Much of the problem lies internal to the CF, in the sense that project management is pretty terrible. One cannot insist that it is only the government's fault that there are no boots in the system, and the replacement boots are now (according to clothing stores) going to come on line in the middle of 2015, rather than early next year as announced (which means I will be wearing stylish issued desert boots for a while longer, since there are no black boots in my size anymore....). Taking 12 years to design and deliver a rucksack (which is the subject of a lot of unflattering comments by the actual users of that piece of kit) is also something which is "our" fault, particularly since no one involved in that program was ever fired, demoted or otherwise held to account for that abortion.

So there is plenty of blame to go around. IF *we* could get our s**t together, then most of the lower level programs like boots, clothing, logistics trucks and so on would not have become the nightmares that they did.


----------



## Eye In The Sky (31 Dec 2014)

## JOBS
(a) From the post about CF procurement, reproduce word for word the passage starting with "Much of the" and going on through "for that abortion.".
(b) According to clothing stores, as reported in the post about CF procurement, when will the replacement boots now come on line?
(c) Using the post about CF procurement, explain why the writer will keep wearing issued desert boots for a while longer.
The listing after the post plays no part here.

## RECORDS SHOWN

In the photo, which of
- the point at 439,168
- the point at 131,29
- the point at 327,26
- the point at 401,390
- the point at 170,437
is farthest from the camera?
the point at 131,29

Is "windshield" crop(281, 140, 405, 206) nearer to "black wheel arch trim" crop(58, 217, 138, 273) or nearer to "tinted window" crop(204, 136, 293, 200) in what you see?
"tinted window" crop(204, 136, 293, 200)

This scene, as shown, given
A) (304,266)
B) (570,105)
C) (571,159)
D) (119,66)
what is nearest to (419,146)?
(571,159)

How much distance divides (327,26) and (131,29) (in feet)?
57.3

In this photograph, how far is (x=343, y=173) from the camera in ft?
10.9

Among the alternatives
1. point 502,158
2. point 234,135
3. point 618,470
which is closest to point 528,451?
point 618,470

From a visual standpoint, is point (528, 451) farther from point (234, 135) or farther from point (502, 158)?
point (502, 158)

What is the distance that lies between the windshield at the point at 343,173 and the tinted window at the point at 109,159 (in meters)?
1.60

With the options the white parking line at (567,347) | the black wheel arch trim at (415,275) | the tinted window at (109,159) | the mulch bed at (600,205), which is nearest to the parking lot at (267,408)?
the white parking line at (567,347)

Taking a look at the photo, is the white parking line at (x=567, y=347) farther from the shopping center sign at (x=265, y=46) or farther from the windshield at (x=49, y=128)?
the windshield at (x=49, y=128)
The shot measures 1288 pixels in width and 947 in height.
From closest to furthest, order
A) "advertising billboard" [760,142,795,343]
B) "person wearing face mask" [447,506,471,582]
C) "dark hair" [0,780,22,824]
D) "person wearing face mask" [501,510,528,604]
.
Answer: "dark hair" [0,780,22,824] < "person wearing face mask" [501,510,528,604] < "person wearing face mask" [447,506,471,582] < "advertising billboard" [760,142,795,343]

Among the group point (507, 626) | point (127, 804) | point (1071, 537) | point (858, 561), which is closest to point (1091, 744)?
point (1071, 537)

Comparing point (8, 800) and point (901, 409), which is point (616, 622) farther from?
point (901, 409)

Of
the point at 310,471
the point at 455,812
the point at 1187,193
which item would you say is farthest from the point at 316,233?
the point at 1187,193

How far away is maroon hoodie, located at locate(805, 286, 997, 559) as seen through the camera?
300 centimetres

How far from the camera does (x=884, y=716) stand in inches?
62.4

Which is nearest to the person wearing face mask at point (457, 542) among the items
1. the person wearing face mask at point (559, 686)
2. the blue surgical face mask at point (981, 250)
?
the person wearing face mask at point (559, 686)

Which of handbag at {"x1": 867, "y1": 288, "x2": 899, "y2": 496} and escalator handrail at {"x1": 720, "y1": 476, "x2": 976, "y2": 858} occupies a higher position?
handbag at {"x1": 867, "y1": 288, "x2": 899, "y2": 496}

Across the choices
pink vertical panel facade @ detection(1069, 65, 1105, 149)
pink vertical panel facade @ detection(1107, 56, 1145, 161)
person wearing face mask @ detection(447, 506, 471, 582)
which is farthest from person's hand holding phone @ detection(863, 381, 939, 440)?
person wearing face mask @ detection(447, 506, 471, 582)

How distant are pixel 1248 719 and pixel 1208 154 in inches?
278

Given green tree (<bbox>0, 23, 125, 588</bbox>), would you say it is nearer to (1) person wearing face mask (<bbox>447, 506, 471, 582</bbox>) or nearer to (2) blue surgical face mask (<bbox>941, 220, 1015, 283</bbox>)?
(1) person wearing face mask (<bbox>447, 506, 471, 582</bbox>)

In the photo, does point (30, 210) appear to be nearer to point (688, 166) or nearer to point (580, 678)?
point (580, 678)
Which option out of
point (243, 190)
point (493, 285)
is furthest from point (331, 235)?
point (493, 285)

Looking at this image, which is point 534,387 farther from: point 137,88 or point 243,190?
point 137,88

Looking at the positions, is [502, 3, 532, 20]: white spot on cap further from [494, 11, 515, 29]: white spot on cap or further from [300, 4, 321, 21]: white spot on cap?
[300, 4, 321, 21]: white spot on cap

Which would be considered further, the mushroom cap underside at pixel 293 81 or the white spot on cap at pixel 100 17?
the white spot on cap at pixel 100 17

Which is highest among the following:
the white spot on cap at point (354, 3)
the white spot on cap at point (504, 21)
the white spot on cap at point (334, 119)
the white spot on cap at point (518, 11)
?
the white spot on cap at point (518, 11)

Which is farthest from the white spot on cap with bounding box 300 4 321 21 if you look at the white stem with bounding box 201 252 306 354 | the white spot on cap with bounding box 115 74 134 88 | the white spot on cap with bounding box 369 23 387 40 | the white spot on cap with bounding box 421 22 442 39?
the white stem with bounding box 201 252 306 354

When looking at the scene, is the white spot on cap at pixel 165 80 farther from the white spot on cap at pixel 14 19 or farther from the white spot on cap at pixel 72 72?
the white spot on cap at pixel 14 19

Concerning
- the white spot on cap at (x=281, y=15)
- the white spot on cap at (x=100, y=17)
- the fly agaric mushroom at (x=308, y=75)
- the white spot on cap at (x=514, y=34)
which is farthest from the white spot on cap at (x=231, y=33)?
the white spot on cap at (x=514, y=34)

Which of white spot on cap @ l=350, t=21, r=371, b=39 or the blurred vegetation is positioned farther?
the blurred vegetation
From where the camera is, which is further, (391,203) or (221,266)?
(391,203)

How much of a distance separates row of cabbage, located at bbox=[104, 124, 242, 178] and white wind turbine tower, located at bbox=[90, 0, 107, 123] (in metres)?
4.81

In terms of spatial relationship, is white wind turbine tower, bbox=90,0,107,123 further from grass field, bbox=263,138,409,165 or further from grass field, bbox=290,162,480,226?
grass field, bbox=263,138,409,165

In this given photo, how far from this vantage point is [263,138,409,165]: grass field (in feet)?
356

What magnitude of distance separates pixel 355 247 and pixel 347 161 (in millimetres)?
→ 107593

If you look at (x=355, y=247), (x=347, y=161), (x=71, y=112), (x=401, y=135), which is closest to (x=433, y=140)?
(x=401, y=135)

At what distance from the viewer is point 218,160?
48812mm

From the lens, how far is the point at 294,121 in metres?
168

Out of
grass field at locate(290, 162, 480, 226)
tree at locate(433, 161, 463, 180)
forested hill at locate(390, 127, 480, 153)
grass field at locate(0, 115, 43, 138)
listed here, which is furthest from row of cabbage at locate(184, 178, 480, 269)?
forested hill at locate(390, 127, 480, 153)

## WRITTEN ANSWERS
(a)
Much of the problem lies internal to the CF, in the sense that project management is pretty terrible. One cannot insist that it is only the government's fault that there are no boots in the system, and the replacement boots are now (according to clothing stores) going to come on line in the middle of 2015, rather than early next year as announced (which means I will be wearing stylish issued desert boots for a while longer, since there are no black boots in my size anymore....). Taking 12 years to design and deliver a rucksack (which is the subject of a lot of unflattering comments by the actual users of that piece of kit) is also something which is "our" fault, particularly since no one involved in that program was ever fired, demoted or otherwise held to account for that abortion.

(b) In the middle of 2015.

(c) The replacement boots are now expected in the middle of 2015 rather than early next year as announced. There are also no black boots left in the writer's size.